After hearing about the history of the ministry we saw the rest of the facility and met some more of the staff. On any given day they will have hundreds of people going through their doors to: work, take classes to get a GED, learn a life skill, get counseling, or a dozen other things that they offer. Each year they have over 10,000 former gang members from LA County come through their doors looking for help.

In thinking through this over the past week I’m continually amazed at how God has gifted unique people to serve in unique places and make incredible impact. One difficulty we face as human beings is this innate desire to compete in everything. But the kingdom of God is to be different. I didn’t leave that place thinking that I wanted to start a ministry to rehabilitate gang members in Phoenix; rather, I praised and thanked God for Father Greg and his staff that have been specifically gifted to do so. We all desire for each of these individuals to come to a saving knowledge of Jesus Christ, and I know that there are people better equipped to get them there than me.
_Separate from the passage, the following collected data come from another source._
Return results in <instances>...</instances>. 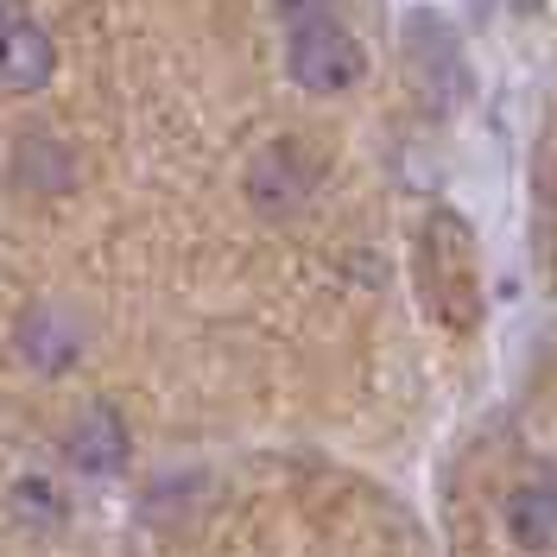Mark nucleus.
<instances>
[{
	"instance_id": "nucleus-1",
	"label": "nucleus",
	"mask_w": 557,
	"mask_h": 557,
	"mask_svg": "<svg viewBox=\"0 0 557 557\" xmlns=\"http://www.w3.org/2000/svg\"><path fill=\"white\" fill-rule=\"evenodd\" d=\"M418 273H424V292H431V305L444 311L450 330H475V267H469V228H462V215L437 209L424 222Z\"/></svg>"
},
{
	"instance_id": "nucleus-2",
	"label": "nucleus",
	"mask_w": 557,
	"mask_h": 557,
	"mask_svg": "<svg viewBox=\"0 0 557 557\" xmlns=\"http://www.w3.org/2000/svg\"><path fill=\"white\" fill-rule=\"evenodd\" d=\"M285 70L311 96H343V89L361 83L368 58H361V45L343 20L323 13V20H305V26H285Z\"/></svg>"
},
{
	"instance_id": "nucleus-3",
	"label": "nucleus",
	"mask_w": 557,
	"mask_h": 557,
	"mask_svg": "<svg viewBox=\"0 0 557 557\" xmlns=\"http://www.w3.org/2000/svg\"><path fill=\"white\" fill-rule=\"evenodd\" d=\"M13 348H20V361L33 374H70L83 361V348H89V330L70 305L45 298V305H26L20 330H13Z\"/></svg>"
},
{
	"instance_id": "nucleus-4",
	"label": "nucleus",
	"mask_w": 557,
	"mask_h": 557,
	"mask_svg": "<svg viewBox=\"0 0 557 557\" xmlns=\"http://www.w3.org/2000/svg\"><path fill=\"white\" fill-rule=\"evenodd\" d=\"M127 450H134V431H127L121 406L89 399L83 412L70 418L64 456H70V469H76V475H114V469H127Z\"/></svg>"
},
{
	"instance_id": "nucleus-5",
	"label": "nucleus",
	"mask_w": 557,
	"mask_h": 557,
	"mask_svg": "<svg viewBox=\"0 0 557 557\" xmlns=\"http://www.w3.org/2000/svg\"><path fill=\"white\" fill-rule=\"evenodd\" d=\"M51 70H58V51H51L45 26L26 20V13H13V20L0 26V83L20 89V96H33V89L51 83Z\"/></svg>"
},
{
	"instance_id": "nucleus-6",
	"label": "nucleus",
	"mask_w": 557,
	"mask_h": 557,
	"mask_svg": "<svg viewBox=\"0 0 557 557\" xmlns=\"http://www.w3.org/2000/svg\"><path fill=\"white\" fill-rule=\"evenodd\" d=\"M406 64L412 76L431 89V96H450L462 64H456V45H450V26L437 20V13H412L406 20Z\"/></svg>"
},
{
	"instance_id": "nucleus-7",
	"label": "nucleus",
	"mask_w": 557,
	"mask_h": 557,
	"mask_svg": "<svg viewBox=\"0 0 557 557\" xmlns=\"http://www.w3.org/2000/svg\"><path fill=\"white\" fill-rule=\"evenodd\" d=\"M7 520L20 525V532H33V539H51L70 520V494L51 475L26 469V475H13V487H7Z\"/></svg>"
},
{
	"instance_id": "nucleus-8",
	"label": "nucleus",
	"mask_w": 557,
	"mask_h": 557,
	"mask_svg": "<svg viewBox=\"0 0 557 557\" xmlns=\"http://www.w3.org/2000/svg\"><path fill=\"white\" fill-rule=\"evenodd\" d=\"M70 177H76V165H70V152L58 146V139L51 134H20V146H13V184H20V190L58 197V190H70Z\"/></svg>"
},
{
	"instance_id": "nucleus-9",
	"label": "nucleus",
	"mask_w": 557,
	"mask_h": 557,
	"mask_svg": "<svg viewBox=\"0 0 557 557\" xmlns=\"http://www.w3.org/2000/svg\"><path fill=\"white\" fill-rule=\"evenodd\" d=\"M507 532L525 552H552L557 545V482H532L507 500Z\"/></svg>"
},
{
	"instance_id": "nucleus-10",
	"label": "nucleus",
	"mask_w": 557,
	"mask_h": 557,
	"mask_svg": "<svg viewBox=\"0 0 557 557\" xmlns=\"http://www.w3.org/2000/svg\"><path fill=\"white\" fill-rule=\"evenodd\" d=\"M298 190H305L298 159H292L285 146H273V152L253 165V203H260V209H292V203H298Z\"/></svg>"
}]
</instances>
For each of us I hope that we look around at the creative ways God’s people are reaching
the unreached and celebrate with them. Whether you are a teacher in Phoenix, a tattoo
removal technician, a server at a restaurant, or a pastor of a church there is a common mission to see the lost be found, and each of us has been strategically placed where we are to have an impact. Even within the same industries we do different things.

As I mentioned I was there with pastors from 7 different churches (Bell Rd. Church, Desert Springs Bible, Desert City, City View, Roosevelt Community, and All Souls Church), all of whom have been called by God to different parts of the valley, to minister to different groups of people, doing so in different ways, but we are all united. I loved praying with them, fellowshipping with them, processing life and ministry with them, and seeing if there are ways that we can change our city together. I believe that we will. I also believe that each of us will change it in unique ways. Sharing a common mission to see people come to know Jesus, but going about it in uncommon ways.